This is what we’ve got to work with

This is what we’ve got to work with

The so-called center – voters with common sense and no party affiliations of any color – has entered a period of detachment and indifference toward the political developments in this country. This is not a positive outcome, neither for the political system nor themselves.

As soon as anyone suggests they should make the effort to vote in the main opposition’s election for a new leader they react like children who are being forced to drink something they don’t like.

Meanwhile, other pro-European opposition parties don’t seem to seduce them in any way and in some cases even seem to repulse them. When you ask them, “Well, what’s to be done?” they shrug their shoulders in resignation.

In a certain sense they have fallen victim to a certain kind of snobbery.
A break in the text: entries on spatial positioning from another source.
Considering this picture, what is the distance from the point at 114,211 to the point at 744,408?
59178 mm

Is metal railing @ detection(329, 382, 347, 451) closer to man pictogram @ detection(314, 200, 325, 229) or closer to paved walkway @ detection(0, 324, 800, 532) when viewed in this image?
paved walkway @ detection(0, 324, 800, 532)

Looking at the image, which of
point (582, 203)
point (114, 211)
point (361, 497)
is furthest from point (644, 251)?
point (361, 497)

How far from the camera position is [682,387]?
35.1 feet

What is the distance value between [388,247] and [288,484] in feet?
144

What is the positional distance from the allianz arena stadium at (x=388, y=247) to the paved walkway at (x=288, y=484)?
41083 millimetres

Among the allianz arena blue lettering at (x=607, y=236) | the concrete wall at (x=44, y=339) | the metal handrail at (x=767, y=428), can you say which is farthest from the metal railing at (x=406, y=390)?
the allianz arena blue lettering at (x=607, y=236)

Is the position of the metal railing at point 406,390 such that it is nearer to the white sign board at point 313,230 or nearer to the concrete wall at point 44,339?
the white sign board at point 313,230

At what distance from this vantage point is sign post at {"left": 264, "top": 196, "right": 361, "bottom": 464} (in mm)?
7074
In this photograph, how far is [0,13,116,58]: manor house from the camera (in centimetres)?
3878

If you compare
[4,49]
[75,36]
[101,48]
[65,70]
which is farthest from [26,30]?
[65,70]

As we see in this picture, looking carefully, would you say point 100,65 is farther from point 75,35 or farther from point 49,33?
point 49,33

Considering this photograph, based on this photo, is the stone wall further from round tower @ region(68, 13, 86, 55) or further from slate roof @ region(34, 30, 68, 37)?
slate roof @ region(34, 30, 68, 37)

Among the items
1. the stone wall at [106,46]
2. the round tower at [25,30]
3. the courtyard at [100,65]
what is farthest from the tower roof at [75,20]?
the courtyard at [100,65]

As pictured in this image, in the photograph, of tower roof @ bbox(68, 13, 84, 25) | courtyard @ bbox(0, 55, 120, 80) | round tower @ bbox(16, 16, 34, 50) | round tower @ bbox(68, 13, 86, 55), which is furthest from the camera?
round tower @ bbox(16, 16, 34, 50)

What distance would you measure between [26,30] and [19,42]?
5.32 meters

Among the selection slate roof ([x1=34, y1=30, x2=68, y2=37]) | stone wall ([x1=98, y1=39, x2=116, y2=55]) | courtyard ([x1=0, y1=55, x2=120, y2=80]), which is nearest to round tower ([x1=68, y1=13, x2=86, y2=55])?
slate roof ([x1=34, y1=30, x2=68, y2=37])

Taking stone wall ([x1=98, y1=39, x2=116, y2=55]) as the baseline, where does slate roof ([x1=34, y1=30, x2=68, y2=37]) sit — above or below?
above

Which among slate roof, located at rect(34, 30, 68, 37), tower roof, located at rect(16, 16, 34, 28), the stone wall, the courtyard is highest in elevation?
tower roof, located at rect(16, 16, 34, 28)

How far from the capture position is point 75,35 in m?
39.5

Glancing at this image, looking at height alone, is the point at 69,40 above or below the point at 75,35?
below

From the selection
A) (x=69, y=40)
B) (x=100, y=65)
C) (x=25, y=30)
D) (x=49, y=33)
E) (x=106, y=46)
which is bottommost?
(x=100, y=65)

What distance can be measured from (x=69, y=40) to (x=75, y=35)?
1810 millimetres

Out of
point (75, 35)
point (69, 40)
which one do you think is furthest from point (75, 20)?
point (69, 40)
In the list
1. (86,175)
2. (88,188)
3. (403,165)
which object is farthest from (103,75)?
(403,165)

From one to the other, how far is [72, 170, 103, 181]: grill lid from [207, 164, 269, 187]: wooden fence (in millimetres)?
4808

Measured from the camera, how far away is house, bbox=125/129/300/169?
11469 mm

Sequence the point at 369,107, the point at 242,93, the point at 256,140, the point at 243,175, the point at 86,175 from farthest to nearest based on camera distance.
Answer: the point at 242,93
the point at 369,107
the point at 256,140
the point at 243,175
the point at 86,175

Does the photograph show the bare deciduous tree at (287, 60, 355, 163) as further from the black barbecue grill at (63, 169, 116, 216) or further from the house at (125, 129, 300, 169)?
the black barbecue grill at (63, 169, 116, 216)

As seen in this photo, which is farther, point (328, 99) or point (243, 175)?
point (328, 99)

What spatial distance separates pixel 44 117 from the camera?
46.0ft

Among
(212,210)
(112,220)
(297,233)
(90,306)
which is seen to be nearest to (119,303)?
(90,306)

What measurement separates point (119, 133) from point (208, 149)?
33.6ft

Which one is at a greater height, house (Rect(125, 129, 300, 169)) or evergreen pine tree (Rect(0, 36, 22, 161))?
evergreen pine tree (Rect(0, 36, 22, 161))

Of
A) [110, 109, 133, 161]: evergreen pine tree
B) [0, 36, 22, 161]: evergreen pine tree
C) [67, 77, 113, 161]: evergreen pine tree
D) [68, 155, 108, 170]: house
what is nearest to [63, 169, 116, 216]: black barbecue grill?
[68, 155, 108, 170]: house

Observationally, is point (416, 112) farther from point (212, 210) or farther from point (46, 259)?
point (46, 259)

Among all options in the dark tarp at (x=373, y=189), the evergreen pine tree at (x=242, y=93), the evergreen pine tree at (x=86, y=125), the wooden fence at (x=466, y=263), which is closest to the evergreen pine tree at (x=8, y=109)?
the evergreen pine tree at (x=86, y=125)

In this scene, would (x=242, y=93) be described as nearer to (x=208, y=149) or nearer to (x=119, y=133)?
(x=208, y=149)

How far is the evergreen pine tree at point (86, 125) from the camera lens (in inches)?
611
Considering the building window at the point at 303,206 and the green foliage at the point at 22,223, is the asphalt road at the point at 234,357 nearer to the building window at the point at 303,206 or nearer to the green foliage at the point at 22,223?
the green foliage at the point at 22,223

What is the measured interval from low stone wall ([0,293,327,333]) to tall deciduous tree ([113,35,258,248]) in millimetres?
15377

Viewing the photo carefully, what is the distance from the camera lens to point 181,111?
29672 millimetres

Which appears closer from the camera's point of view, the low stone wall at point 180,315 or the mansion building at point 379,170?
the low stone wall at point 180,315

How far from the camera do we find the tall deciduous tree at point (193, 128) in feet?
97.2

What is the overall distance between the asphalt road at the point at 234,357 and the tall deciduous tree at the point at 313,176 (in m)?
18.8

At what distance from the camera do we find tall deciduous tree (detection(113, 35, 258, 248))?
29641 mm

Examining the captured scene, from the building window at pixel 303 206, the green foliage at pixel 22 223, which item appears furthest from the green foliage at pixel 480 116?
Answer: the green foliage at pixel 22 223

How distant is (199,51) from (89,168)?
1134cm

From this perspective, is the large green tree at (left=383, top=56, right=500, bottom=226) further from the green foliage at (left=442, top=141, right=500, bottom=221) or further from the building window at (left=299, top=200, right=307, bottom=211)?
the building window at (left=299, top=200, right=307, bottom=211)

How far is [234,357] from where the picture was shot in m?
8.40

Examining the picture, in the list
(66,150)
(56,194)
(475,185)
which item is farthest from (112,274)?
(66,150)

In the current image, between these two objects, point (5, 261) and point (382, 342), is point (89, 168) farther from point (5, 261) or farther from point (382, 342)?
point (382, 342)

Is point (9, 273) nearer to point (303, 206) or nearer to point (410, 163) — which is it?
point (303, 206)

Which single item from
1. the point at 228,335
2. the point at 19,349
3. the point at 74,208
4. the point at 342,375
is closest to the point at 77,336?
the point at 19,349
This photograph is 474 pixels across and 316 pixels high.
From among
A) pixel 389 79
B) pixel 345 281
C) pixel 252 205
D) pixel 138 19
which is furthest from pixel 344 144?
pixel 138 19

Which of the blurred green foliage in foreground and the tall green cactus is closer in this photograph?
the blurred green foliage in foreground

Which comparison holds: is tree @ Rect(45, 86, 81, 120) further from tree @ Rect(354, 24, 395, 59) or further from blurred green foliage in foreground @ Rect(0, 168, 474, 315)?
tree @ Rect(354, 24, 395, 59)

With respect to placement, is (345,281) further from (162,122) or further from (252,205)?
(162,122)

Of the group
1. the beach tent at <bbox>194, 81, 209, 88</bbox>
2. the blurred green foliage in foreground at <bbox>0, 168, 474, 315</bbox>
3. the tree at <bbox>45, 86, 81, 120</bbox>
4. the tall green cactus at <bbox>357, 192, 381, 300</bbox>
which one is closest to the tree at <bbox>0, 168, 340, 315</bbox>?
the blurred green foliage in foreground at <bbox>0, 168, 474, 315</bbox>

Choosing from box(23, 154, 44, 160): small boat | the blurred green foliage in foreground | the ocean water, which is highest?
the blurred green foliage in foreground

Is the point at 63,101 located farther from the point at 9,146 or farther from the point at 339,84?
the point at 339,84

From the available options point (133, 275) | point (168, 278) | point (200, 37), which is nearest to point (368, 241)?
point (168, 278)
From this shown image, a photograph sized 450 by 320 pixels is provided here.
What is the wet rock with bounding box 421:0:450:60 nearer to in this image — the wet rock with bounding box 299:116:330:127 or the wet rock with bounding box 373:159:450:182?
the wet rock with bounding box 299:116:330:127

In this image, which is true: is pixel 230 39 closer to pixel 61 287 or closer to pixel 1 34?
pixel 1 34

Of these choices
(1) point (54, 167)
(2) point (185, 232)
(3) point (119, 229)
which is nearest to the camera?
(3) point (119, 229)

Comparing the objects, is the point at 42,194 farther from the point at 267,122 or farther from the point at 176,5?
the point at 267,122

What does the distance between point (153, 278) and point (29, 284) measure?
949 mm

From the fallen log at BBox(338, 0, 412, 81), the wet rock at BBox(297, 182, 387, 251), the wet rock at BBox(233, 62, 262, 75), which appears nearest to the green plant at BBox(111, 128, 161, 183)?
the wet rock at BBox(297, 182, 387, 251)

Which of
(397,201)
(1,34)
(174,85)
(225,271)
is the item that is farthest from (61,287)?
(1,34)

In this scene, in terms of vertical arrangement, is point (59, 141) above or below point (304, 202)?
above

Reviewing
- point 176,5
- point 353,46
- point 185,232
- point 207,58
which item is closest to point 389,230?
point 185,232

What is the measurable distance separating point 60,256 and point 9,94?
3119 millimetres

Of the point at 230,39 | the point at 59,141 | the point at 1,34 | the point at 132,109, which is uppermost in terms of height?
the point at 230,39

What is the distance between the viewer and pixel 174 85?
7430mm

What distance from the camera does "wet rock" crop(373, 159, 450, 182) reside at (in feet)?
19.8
They don’t like anything. It’s not really an absurd thought, given the political cast currently acting on stage or waiting in the wings for the next performance. Being in denial, however, is not the solution. Anyone expecting some forgotten prophet to appear and save the day must have great, if not metaphysical, faith.

Greek society, of course, has expressed a desire to break free from that which is old, systemic and traditional. A portion of society found the answer to this request in the face of Prime Minister Alexis Tsipras.

As they become increasingly disenchanted, however, they are going in search of new faces and formations. This process could take a while and no one is in any position to know whether it will ever bear fruit. The country has very few true reserves left. The gap between Greece’s intellectual and business elite and large portions of the population is huge.

In the meantime, the country must have a strong opposition and alternative choices of government. That is why it’s wrong for anyone to snub whatever lies on the political horizon, for that is one sure way for the rule of mediocracy to be consolidated and for the dynamic part of society to find itself on the sidelines or even abroad.

Until something new appears on the horizon, let’s have our own opinions and participate in what already exists. I know that there are plenty of people out there who get angry when they hear this. I absolutely understand their position. Despair and anger abound. But if I remember well, Giorgos Seferis used to say, “This is our cast, and we have to play with it.”